General Terms and Conditions

General Terms and Conditions

  • Once stock has been collected/delivered from/by Brand Expert, Brand Expert has no control over it. As such we do not accept responsibility for any damages or shortages not reported within 24 hours.
  • Whilst every effort has been made to fulfil all orders correctly, should you take our goods to an external branding company, we ask that you check all items received BEFORE they get branded.

Brand Expert cannot accept returns on incorrect items which have already been branded regardless of whether it’s Brand Expert’s fault or not.

  • It may take up to a week to carefully check the stock that is returned and once we are satisfied that stock is fit for resale we will issue the refund or credit note.
  • In the case of stock being sent by courier to regions outside of Johannesburg (i.e. Durban, Cape Town etc), clients have 72 hours from time of collection by courier, to report missing or damaged items. No claims will be entertained thereafter.
  • Once an order for memory sticks has been collected from us, we unfortunately cannot accept a return on it.
  • We do not accept returns on discontinued and clearance items.
  • We do not accept returns or changes to orders for items that need to be assembled.
  • The ETA (estimated time of arrival) dates indicated for stock are updated regularly but due to unforeseen supplier, shipping or customs delays, these dates cannot be guaranteed.
  • Day 1 of branding is the day after receipt of both artwork approval and payment (COD clients).
  • Lead times exclude weekends, South-African public holidays and Brand Experts annual shutdown period.
  • In terms of public health regulations, identified essential products are prohibited for return or exchange due to strict health controls.

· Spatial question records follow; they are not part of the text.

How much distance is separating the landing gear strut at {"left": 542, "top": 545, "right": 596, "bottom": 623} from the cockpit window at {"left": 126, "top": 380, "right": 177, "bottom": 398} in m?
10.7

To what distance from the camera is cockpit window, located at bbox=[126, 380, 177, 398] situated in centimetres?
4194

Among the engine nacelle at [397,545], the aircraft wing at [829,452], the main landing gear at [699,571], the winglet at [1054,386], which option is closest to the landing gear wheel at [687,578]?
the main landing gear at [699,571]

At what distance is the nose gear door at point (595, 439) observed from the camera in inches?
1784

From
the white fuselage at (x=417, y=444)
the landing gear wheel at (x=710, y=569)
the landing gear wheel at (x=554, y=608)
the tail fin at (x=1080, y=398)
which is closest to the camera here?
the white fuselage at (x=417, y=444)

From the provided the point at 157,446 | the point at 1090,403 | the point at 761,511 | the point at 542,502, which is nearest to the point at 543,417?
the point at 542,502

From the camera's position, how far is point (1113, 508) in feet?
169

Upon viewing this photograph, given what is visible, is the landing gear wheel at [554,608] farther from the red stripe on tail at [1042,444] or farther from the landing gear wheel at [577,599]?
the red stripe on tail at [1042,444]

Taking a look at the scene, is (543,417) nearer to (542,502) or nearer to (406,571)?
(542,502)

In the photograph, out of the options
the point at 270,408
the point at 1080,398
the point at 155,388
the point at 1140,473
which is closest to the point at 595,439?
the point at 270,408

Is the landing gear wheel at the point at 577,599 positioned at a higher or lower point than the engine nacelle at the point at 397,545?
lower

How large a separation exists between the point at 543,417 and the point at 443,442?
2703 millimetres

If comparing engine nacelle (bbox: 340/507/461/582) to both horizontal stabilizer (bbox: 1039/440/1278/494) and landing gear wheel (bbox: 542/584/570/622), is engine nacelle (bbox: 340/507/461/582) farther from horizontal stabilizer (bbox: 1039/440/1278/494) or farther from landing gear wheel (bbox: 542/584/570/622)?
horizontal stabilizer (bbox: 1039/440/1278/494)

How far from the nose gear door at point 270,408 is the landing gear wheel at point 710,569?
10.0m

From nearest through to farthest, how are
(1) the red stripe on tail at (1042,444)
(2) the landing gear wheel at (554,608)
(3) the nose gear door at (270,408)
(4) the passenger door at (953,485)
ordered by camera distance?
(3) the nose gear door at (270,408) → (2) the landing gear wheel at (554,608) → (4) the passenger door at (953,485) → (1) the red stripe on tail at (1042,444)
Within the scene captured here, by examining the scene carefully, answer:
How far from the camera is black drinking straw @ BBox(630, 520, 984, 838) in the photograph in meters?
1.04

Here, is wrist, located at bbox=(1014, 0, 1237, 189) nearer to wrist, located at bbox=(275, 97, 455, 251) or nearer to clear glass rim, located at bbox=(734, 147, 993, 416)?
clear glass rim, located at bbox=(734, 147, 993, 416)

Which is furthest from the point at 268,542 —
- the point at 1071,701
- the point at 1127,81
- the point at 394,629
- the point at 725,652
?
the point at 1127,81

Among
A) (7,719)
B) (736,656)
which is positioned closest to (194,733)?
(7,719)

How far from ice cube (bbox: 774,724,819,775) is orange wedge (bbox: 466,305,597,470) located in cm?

  • We do not accept cash for any orders since having cash on the premises is a security risk.
  • We accept MasterCard, Visa and Debit cards (We do not accept Amex and Diners) on our website shopping cart.
  • We encourage EFT’s only.
  • Stock will only be released once proof of payment has been received and cleared immediately.
  • Payments from outside South Africa take between 4 and 7 working days to clear. Orders will only be released once payment has reflected.
  • For orders that require branding, branding will only commence once stock and branding has been paid for in full.
  • Please contact to confirm that we have received your proof of payment, once payment has been made.
  • Brand Expert cannot be responsible for missed deadlines if you have not confirmed that payment has been received.


  • Please ensure your couriers collect parcels with waybills and supporting documents.
  • Please do not send your couriers to collect orders until you have received an email from Brand Expert notifying you that your goods are ready for collection. Once the emailed invoice is received, your order is ready for collection.
  • Please ensure that your courier knows who they are collecting for and how many orders they are collecting. All relevant invoice numbers must appear on the collection form.
  • Stock will not be released to couriers until payment is received. Please do not send your courier to collect if you have not effected payment and provided proof thereof to Brand Expert, and confirmed that we have received the proof of payment.
  • If your account is in credit, please advise us upfront to use your credit to clear the relevant invoices otherwise your credit will not be used.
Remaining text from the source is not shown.